━━━━━ Source data
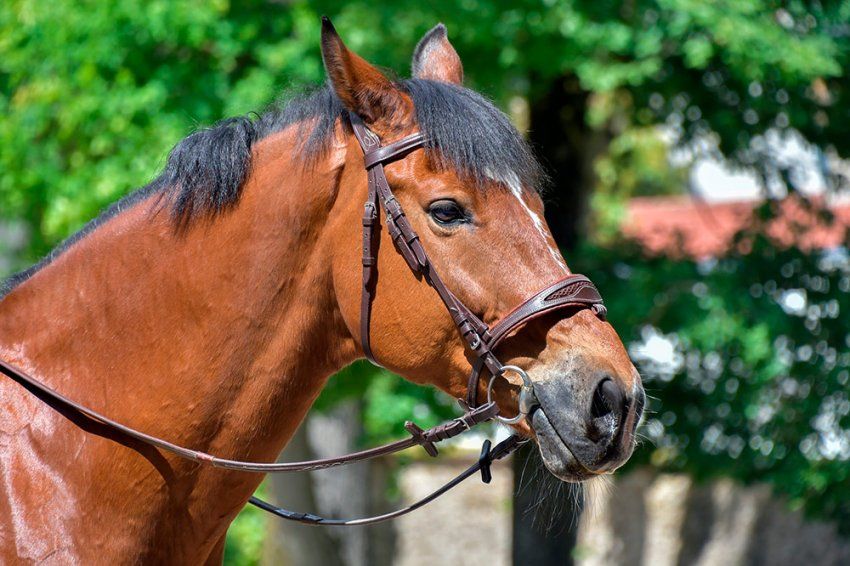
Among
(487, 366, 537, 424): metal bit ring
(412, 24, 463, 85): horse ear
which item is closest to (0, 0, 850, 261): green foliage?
(412, 24, 463, 85): horse ear

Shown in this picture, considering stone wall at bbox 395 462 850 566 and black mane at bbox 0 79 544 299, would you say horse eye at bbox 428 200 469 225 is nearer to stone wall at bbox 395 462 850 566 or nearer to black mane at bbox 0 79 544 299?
black mane at bbox 0 79 544 299

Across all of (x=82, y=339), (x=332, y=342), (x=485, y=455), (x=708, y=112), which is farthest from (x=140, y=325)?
(x=708, y=112)

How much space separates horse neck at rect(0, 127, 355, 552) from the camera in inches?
107

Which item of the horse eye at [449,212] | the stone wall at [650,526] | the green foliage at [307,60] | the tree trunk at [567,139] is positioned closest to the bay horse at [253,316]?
the horse eye at [449,212]

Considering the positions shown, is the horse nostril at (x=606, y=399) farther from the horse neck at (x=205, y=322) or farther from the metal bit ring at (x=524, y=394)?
the horse neck at (x=205, y=322)

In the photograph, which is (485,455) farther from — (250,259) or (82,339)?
(82,339)

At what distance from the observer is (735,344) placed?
704cm

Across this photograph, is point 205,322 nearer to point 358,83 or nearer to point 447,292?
point 447,292

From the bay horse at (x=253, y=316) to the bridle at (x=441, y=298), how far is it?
0.03 m

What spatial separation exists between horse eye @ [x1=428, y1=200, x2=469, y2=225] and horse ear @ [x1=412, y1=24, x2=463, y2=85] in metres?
0.70

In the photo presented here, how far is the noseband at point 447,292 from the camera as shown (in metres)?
2.55

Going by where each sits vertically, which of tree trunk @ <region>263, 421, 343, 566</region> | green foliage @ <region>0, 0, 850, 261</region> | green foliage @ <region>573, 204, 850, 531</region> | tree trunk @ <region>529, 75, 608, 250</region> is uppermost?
green foliage @ <region>0, 0, 850, 261</region>

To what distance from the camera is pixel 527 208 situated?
2689mm

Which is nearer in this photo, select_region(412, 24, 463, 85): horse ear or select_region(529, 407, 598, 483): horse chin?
select_region(529, 407, 598, 483): horse chin
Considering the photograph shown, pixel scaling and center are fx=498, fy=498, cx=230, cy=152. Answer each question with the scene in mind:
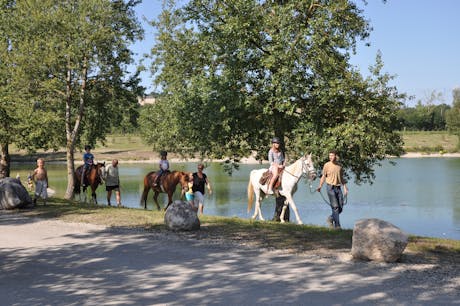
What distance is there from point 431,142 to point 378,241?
105463 mm

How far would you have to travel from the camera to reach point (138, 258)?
444 inches

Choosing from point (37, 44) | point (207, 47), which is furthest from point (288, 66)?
point (37, 44)

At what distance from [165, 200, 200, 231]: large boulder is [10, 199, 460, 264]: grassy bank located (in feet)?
0.83

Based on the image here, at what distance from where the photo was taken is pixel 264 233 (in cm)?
1412

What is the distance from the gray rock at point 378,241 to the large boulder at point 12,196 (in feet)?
47.0

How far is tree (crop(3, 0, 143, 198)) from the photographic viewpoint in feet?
81.4

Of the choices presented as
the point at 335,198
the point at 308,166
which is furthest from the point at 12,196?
the point at 335,198

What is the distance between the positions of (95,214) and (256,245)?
26.1 ft

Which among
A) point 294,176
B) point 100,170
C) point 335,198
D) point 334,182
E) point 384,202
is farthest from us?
point 384,202

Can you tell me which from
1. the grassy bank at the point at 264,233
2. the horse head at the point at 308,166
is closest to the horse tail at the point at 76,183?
the grassy bank at the point at 264,233

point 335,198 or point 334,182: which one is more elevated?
point 334,182

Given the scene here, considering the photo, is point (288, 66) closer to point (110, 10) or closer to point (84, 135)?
point (110, 10)

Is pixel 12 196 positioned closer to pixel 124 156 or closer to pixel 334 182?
pixel 334 182

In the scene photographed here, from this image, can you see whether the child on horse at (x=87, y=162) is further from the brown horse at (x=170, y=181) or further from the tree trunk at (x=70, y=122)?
the brown horse at (x=170, y=181)
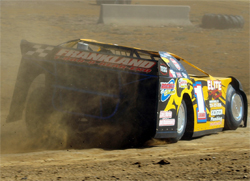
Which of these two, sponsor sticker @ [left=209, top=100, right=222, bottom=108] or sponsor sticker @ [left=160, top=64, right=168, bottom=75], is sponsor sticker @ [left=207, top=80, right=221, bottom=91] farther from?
sponsor sticker @ [left=160, top=64, right=168, bottom=75]

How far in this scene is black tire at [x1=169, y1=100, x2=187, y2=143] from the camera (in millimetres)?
5094

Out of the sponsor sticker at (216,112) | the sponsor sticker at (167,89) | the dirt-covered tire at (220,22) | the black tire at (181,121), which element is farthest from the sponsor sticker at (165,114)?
the dirt-covered tire at (220,22)

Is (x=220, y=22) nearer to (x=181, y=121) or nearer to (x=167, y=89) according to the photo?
(x=181, y=121)

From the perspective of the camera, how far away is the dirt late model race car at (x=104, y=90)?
451 cm

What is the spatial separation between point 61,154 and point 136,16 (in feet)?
58.5

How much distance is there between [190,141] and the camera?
5.47 metres

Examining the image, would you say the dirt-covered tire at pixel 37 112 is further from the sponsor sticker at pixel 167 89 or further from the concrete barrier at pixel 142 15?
the concrete barrier at pixel 142 15

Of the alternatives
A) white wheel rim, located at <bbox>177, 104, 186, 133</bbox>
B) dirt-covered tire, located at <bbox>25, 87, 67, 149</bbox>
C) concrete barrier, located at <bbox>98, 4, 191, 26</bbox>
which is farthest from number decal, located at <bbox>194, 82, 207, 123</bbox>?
concrete barrier, located at <bbox>98, 4, 191, 26</bbox>

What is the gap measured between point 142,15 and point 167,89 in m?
17.4

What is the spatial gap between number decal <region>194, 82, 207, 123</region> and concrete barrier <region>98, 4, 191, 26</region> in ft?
51.5

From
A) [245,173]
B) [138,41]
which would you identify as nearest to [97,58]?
[245,173]

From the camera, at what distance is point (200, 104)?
223 inches

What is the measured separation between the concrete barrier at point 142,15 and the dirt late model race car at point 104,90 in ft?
52.8

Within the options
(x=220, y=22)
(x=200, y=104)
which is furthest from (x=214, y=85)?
(x=220, y=22)
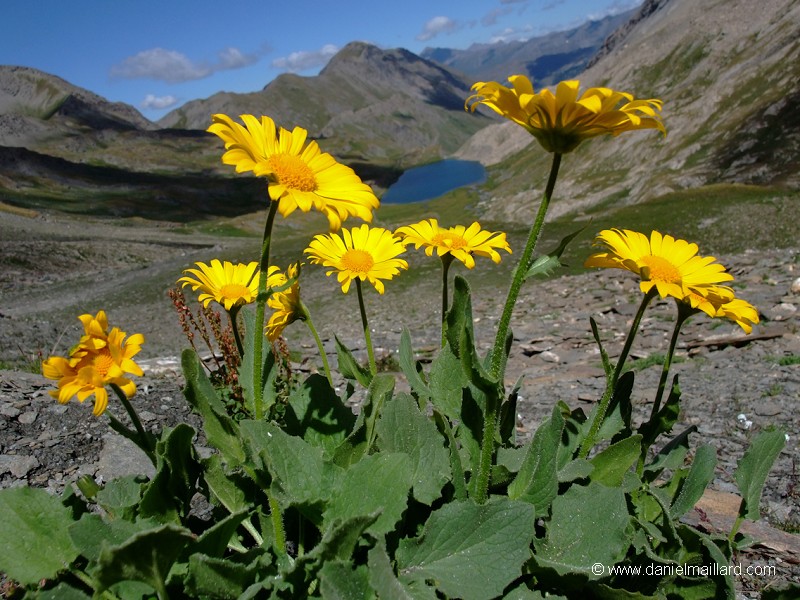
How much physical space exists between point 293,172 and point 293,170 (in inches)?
0.5

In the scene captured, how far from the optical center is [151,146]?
193500 mm

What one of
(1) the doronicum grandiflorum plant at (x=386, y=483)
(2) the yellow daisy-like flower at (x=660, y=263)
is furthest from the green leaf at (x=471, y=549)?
(2) the yellow daisy-like flower at (x=660, y=263)

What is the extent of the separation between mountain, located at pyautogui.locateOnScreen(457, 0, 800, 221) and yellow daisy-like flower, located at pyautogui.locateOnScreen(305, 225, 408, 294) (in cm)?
3669

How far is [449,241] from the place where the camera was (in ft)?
12.3

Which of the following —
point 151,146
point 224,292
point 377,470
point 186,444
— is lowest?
point 377,470

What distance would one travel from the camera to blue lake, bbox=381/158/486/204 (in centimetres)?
14250

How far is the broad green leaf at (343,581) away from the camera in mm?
2293

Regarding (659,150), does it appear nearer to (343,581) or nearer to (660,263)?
(660,263)

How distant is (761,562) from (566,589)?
169 cm

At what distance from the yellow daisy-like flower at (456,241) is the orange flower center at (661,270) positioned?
86 centimetres

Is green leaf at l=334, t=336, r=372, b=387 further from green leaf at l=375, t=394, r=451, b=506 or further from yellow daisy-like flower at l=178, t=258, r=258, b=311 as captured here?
yellow daisy-like flower at l=178, t=258, r=258, b=311

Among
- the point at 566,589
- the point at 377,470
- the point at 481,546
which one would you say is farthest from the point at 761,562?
the point at 377,470

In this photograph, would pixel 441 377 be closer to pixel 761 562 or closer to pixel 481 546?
pixel 481 546

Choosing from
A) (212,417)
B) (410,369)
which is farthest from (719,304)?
(212,417)
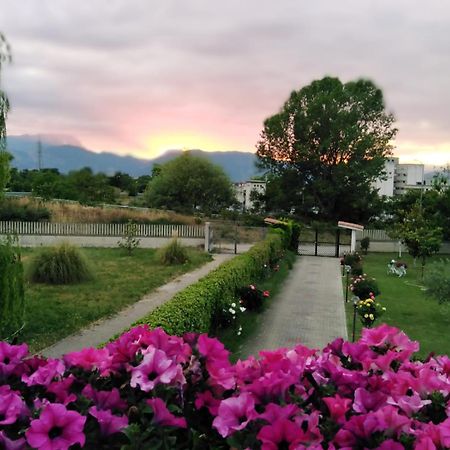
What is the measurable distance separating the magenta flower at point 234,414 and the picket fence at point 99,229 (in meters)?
26.0

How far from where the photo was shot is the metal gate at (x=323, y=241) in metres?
31.2

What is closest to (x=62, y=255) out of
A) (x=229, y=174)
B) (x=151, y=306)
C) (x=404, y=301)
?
(x=151, y=306)

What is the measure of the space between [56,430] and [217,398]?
642 mm

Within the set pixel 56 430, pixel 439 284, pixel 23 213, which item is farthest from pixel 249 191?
→ pixel 56 430

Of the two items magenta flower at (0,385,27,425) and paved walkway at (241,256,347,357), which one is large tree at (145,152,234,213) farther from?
magenta flower at (0,385,27,425)

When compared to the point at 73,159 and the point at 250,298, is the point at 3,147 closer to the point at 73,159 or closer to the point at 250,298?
the point at 250,298

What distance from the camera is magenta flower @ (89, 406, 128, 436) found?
1794 mm

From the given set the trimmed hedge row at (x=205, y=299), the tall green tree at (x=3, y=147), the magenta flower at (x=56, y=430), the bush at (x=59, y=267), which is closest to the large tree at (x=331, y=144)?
the trimmed hedge row at (x=205, y=299)

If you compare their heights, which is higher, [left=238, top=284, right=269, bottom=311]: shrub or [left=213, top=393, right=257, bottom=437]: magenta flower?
[left=213, top=393, right=257, bottom=437]: magenta flower

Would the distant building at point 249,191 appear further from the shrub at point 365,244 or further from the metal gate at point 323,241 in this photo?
the shrub at point 365,244

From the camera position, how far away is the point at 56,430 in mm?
1690

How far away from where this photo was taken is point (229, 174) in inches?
2185

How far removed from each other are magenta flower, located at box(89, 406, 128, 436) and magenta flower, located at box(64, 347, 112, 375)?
13.0 inches

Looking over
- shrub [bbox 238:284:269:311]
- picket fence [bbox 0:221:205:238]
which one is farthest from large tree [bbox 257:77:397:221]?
shrub [bbox 238:284:269:311]
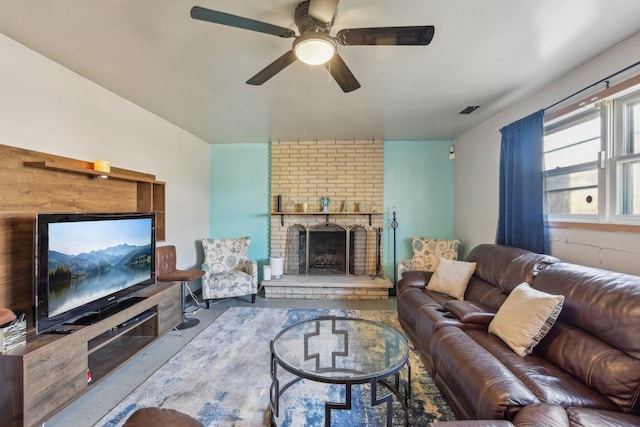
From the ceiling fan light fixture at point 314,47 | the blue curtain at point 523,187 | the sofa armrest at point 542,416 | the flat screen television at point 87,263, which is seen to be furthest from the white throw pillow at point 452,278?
the flat screen television at point 87,263

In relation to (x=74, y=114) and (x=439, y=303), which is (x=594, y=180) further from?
(x=74, y=114)

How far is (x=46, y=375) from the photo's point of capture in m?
1.50

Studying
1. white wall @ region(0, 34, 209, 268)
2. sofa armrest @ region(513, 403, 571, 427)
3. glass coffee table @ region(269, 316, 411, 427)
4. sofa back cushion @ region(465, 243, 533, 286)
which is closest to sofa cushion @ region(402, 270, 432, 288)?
sofa back cushion @ region(465, 243, 533, 286)

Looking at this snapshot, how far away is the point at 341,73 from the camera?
5.84 feet

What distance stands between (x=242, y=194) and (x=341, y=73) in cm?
324

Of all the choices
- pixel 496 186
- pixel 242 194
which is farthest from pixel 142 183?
pixel 496 186

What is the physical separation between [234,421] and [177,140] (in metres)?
3.36

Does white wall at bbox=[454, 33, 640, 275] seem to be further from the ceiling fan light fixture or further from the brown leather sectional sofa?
the ceiling fan light fixture

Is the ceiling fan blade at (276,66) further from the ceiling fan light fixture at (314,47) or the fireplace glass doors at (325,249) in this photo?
the fireplace glass doors at (325,249)

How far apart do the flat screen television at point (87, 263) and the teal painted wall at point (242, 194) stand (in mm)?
1958

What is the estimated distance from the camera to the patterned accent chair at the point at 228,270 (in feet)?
11.6

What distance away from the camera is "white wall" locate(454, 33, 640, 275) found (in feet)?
6.02

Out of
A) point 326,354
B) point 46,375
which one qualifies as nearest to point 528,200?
point 326,354

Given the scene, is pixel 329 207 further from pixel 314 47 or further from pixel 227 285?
pixel 314 47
━━━━━━━━━━
#### Task goal:
Reproduce the rows from the line containing "What distance away" through the end of the rows, swapping "further" for "farther" and leaving everything else unchanged.

#### Reply:
What distance away from the camera is "white wall" locate(454, 33, 640, 275) found (in feet)?
6.02

Out of
A) point 326,354
B) point 46,375
which one qualifies as nearest to point 528,200?
point 326,354

Given the scene, is pixel 329 207 farther from pixel 314 47 or farther from pixel 227 285?
pixel 314 47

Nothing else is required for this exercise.